# OA glycerine mix experiment



## beepro (Dec 31, 2012)

Hi, All!

After reading the glycerine and OA mixture experiment I would like
to try to see if I can get rid of the last drop of the mites in my hives.
My homemade oav gadget has cut down the free running mite population to
6 per 1000 (bees on a frame.) Now I like to see if the mixture would take out
the remaining free running mites. Got my ingredients already and ready for the
mixture. The experimental recommendation is 600g per 250 ml solution. I think 
maybe too much OA powder. But not knowing the exact OA to glycerine ratio to use maybe I
should cut down the amount of OA to 300g per 200 ml solution. How do I make a 
comparison to see which one is effective without any prior experience/experiment to go by?
All constructive though welcome!


----------



## CrMax (Aug 23, 2015)

I think the recommended mix 600 grams to 1 liter (1000 ml.) or aprox 34 ounces, if you want to cut the ratio in half it wold be 300 grams per liter. Somewhere i read they didn't have very good results at 400 grams per liter..


----------



## beepro (Dec 31, 2012)

I'm thinking along the line of 300g per half liter or 17 oz.
Then cut down to 150 g per quarter liter or 8.5 oz. One small jar
of the oa powder should work for this purpose. After all it is just
an experiment until I can find out the effective ratio.


----------



## CrMax (Aug 23, 2015)

Keep in touch I am also going to experiment with it, I have the strips cut ready to go when i get time. I am going to put mine in a vacuum chamber to infuse the strips. Think i will do full strength 3/4 and half. and only use the strips and see what effect just the strips have on mites.


----------



## beepro (Dec 31, 2012)

Yes, for sure the strips will kill the mites. That already confirmed by
others before us. The question is what ratio to use to bring it to the 
LD lethal dosage on the mites. This way the bees are fine and not waste a lot of the
resource. I plan to do it differently. Use the half strength first and then gradually
raised the ratio until the desire outcome has reached. Also do document your findings
so that we can compare notes. Too bad my mite levels are diminishing now because I
had experimented on them using my homemade oav gadget before. Next, I need to find the mite
infested colonies to test these strips out. The Russian elderly beekeeper comes to mind.


----------



## newred (Sep 28, 2014)

do you have any starting advice. Temperature range, strip size, how long to leave in hive, how many strips per hive, what kind of cardboard single ply or corrugated? I am really interested in testing these out also. Do you think type of glycerin matters as long as its pure?


----------



## CrMax (Aug 23, 2015)

Single ply cardboard said to use 1.5mm I could only find it 1.mm 1inch wide 13.7 inch long.
I would use veg. glycerin. some are leaving the strips in for 4 months? Heat glycerin to 149 deg F. stir in OA. mix until OA dissolves. let mix come to room temp. Soak strips 24 hours then allow to drain 8 hrs.


----------



## jwcarlson (Feb 14, 2014)

How big of strips is my question.


----------



## Brad Bee (Apr 15, 2013)

If I had an OAV gadget I wouldn't even think about using another method!


----------



## beepro (Dec 31, 2012)

That is right, Brad Bee!
Just for an update. I only found 2 mites on a hive check today after they emerged.
Either it was the homemade oav gadget, the alogrooming, or the hygienic
bees that got the mites under control. It might be the brood break too. I don't
know for sure which factor contributed to the low mite count now.

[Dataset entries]
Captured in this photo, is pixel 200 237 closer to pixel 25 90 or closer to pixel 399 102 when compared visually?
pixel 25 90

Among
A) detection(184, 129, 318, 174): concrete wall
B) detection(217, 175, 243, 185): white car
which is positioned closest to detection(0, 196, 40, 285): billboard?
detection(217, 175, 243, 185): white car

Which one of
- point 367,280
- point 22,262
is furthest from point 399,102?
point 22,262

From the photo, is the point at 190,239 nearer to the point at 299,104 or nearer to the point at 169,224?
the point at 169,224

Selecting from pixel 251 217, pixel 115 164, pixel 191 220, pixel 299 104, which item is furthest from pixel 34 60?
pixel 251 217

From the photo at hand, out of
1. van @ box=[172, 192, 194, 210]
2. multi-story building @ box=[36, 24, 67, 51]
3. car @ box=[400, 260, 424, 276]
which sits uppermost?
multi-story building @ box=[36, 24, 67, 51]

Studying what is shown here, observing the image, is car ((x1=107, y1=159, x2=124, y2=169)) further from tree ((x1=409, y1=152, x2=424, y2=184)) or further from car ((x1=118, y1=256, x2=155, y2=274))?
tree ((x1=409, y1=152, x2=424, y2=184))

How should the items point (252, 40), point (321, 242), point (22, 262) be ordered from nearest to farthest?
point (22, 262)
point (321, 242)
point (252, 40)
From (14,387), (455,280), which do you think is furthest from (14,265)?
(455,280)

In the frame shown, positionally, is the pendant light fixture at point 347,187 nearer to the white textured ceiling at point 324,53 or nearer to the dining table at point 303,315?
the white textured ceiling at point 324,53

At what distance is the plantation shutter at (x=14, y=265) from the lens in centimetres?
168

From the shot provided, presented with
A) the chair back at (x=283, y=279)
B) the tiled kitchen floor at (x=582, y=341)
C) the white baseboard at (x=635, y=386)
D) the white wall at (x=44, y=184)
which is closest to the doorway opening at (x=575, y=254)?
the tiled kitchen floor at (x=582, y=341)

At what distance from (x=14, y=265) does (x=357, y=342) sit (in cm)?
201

* [EXERCISES]:
a: Name every distinct username that posts in the thread about the OA glycerine mix experiment.
b: Write what follows the final post in the thread about the OA glycerine mix experiment.

* [ANSWER SET]:
a: beepro, CrMax, newred, jwcarlson, Brad Bee

b:
Frustrated that I cannot treat with oav anymore since late Jan. of this year. What else
is there to treat when no more mites and no more DWV on every hatch? It was a nice
relief seeing so many new young bees that are healthy at last. Instantly you can see the
hive population perked up a bit. 
I'm going to seek out the local old Russian guy who's hives are plaque with the mites. He once asked me if not
treat with amitraz then with what? Now I have the answer for him using my gadget under the
hive. The last of the 10% improvement on my oav gadget I already got my answer to. 
Thanks to one of the coworkers from the lab. It is now the last round of improvement trying to carry out my mite experiment. Too bad I don't need to do the glycerine experiment anymore. The new bee lab VSH queen is schedule to arrive on June 2nd.
Going to make some graft and drones on this experiment. So in half a year, I have accomplished incorporating
the allogrooming behaviors, the hygienic genetics and now vsh into all of my colonies. My next step is to put
some virgin nuc hives at the farm to see what wild genetics are there on the 7 acres acorn forest. If there is
none then I will put up some swarms along with the mites if possible into this area hoping for some survival bees. 
I also might put a few Caucasian bees colonies there to keep it as an isolated yard if no other bees are around.
Going to be a lots of fun going feral bee hunting or maybe a few swarm traps too. What have you accomplish in
improving for your bees? If not now, do you have a plan to in the future?


----------



## RAK (May 2, 2010)

Few things to keep in mind. When heating the solution, you boil off the formic acid. Wear a respirator and eye protection. The strips you want to buy are found in Home depot or lowes. They are cardboard drywall shims.


----------



## jwcarlson (Feb 14, 2014)

RAK said:


> They are cardboard drywall shims.


Thank you!

Anyone know if you can keep this mixture bottled up for future use? I'd be making a significantly smaller batch than Randy's recipe if if I have some left does it keep?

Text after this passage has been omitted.